● Exercise materials:

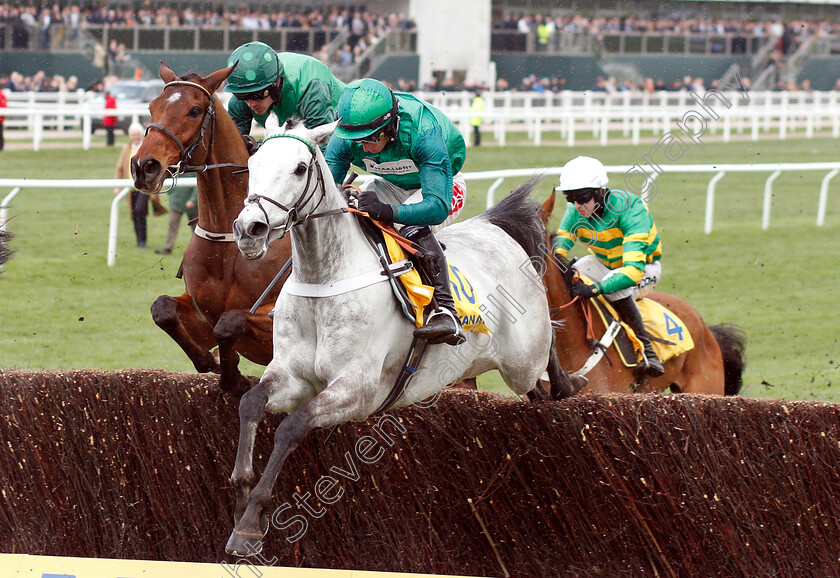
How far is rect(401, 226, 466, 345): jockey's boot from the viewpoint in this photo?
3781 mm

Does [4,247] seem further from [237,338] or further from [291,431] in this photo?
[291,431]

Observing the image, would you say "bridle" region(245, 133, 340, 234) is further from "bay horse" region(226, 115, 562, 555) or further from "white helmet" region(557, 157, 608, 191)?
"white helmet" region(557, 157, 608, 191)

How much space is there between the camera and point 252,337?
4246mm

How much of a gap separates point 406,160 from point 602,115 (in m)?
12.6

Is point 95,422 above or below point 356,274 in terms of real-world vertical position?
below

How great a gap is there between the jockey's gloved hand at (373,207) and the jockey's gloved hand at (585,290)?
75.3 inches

...

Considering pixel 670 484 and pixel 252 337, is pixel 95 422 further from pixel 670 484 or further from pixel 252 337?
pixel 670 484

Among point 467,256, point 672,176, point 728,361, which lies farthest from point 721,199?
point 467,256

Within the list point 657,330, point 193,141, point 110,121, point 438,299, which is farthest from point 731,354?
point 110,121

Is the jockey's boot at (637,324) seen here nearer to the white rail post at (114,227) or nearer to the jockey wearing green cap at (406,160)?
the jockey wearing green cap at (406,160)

● Description of the task: Pull out every line above that contains the word "which". Case counts, so only that exact lowercase form matches.

● Written solution:
Among point 467,256, point 672,176, point 728,361, which lies farthest from point 721,199?
Within the list point 657,330, point 193,141, point 110,121, point 438,299, which is farthest from point 731,354?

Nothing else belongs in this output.